§ DATA EXTRACT:
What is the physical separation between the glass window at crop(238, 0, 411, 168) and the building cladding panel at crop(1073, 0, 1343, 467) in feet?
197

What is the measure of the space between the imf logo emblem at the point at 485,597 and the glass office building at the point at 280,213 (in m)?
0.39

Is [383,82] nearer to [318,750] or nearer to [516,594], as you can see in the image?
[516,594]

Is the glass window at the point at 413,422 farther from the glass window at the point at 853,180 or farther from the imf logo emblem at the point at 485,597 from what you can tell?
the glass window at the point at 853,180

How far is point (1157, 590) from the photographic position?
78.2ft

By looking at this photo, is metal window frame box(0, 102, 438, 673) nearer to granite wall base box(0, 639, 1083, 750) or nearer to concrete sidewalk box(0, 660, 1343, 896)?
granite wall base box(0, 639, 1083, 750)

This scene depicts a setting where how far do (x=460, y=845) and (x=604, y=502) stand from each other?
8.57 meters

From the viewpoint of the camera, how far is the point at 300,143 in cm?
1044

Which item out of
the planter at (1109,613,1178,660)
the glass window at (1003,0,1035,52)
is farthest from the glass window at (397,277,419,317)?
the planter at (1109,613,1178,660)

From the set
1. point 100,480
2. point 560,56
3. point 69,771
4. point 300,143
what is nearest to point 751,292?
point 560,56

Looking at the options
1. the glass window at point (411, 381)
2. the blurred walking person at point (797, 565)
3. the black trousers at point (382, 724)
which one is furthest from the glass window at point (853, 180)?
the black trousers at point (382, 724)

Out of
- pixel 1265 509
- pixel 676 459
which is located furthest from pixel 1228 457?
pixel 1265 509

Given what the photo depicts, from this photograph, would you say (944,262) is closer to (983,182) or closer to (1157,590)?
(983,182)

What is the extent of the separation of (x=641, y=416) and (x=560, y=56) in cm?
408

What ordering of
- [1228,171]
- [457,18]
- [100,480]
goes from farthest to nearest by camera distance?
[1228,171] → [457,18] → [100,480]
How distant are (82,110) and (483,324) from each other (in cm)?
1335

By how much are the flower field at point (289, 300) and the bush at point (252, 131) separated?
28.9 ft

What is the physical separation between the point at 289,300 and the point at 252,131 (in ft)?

§ PROMPT:
Edit the part of the records that opens with the line containing "From the viewpoint" and closes at the end of the records, replacing "glass window" with "window pane" and leaving everything else unchanged. Return only that edited part.

§ COMPLETE OUTPUT:
From the viewpoint of the camera, how far is the point at 300,143 in cm?
1044

Which item out of
the planter at (1109,613,1178,660)
the window pane at (1003,0,1035,52)
is farthest from the window pane at (397,277,419,317)?
the planter at (1109,613,1178,660)

From the set
1. point 100,480
2. point 560,56
3. point 69,771
4. point 300,143
what is nearest to point 751,292?
point 560,56

Looking at the options
1. the window pane at point (411, 381)
2. the blurred walking person at point (797, 565)
3. the black trousers at point (382, 724)
which one is furthest from the window pane at point (853, 180)?
the black trousers at point (382, 724)

Out of
- pixel 1265 509
- pixel 676 459
which is located furthest from pixel 1228 457?
pixel 1265 509

Given what the photo depicts, from this photograph, would you say (944,262) is closer to (983,182) or closer to (1157,590)?
(983,182)

What is the extent of the separation of (x=641, y=416) and (x=560, y=56) in cm?
408

What ordering of
- [1228,171]
- [457,18]
- [100,480]
goes from farthest to nearest by camera distance?
[1228,171] → [457,18] → [100,480]
How distant are (82,110) and (483,324) from each other (in cm)?
1335

By how much are the flower field at point (289, 300) and the bush at point (252, 131) separated?
28.9 ft

What is the physical separation between the point at 289,300 and the point at 252,131 (in ft)?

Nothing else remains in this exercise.